Reuters' accreditation suspended by Tehran over erroneous headline
“The latest infringement of the right to report the news shows the Teheran authorities are doing utmost to ban the correspondents of foreign news organizations from the Islamic Republic,” the press freedom organization said. “The government filters all news and information that appears outside the country. The correspondents of foreign media are kept under scrutiny and under pressure, and are banned from writing about 'sensitive subjects'.
A video distributed by the agency showed a women's martial arts club in Tehran with the headline: "Thousands of female Ninjas train as Iran's assassins". Reuters editor-in-chief, Stephen Adler, immediately acknowledged the mistake and said the agency had already conducted an internal review and had “taken appropriate steps to prevent a recurrence".

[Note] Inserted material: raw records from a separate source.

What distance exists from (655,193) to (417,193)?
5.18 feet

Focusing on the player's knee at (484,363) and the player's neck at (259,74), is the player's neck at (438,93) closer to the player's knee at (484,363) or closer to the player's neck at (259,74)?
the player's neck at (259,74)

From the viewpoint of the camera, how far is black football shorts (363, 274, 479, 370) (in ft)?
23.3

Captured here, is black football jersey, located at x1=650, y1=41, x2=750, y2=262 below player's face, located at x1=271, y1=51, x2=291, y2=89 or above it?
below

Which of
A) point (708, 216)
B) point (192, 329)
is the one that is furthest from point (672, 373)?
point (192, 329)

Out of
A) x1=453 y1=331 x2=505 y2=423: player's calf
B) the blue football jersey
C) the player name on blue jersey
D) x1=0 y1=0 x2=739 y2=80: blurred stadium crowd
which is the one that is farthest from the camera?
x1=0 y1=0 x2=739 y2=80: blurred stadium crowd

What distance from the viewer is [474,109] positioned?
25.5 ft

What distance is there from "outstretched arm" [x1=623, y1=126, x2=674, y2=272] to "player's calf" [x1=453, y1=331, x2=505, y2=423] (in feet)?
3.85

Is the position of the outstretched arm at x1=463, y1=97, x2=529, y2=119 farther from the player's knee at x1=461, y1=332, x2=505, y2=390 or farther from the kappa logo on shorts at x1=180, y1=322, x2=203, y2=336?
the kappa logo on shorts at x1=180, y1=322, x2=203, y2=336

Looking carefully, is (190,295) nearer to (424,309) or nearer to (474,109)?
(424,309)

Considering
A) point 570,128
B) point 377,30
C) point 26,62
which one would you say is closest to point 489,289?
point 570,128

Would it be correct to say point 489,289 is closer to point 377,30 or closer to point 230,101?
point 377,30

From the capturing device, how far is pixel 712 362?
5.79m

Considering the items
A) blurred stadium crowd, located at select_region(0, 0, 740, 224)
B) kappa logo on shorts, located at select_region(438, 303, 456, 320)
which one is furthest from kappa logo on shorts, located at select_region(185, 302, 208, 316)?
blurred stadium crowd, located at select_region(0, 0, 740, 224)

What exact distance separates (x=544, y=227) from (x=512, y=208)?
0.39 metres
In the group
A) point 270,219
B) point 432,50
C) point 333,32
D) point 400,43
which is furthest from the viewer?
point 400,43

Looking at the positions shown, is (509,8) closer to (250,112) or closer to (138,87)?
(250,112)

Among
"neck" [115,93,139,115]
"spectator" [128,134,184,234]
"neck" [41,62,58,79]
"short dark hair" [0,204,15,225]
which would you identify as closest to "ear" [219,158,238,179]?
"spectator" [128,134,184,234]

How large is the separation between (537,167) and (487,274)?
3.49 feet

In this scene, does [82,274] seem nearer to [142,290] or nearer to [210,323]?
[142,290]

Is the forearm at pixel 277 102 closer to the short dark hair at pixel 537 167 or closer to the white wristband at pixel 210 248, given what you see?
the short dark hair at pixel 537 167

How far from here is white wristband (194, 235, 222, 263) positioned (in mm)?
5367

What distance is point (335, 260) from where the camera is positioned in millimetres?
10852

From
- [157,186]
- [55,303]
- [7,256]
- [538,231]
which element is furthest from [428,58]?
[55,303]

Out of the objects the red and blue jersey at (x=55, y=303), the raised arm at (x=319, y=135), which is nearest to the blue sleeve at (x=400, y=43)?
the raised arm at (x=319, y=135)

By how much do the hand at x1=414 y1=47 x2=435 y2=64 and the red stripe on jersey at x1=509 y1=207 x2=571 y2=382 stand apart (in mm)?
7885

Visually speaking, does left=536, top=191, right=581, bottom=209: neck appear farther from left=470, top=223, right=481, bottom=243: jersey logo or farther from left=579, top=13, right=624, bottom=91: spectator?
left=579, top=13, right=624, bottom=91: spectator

Despite this gesture of goodwill, the Iranian ministry of culture and Islamic guidance told the agency's Tehran bureau it was revoking the press cards of all of its staff.
A day earlier, the government's English language television station Press TV reported that some of the “female Ninjas” were filing lawsuits against Reuters.
For the past two years, many international media correspondents have had their visa renewal requests rejected and been forced to leave the country, including those from the French agency Agence France-Presse, the BBC and Spain's El Pais newspaper.
Iran is ranked 175th of 179 countries in the world press freedom index compiled by Reporters Without Borders.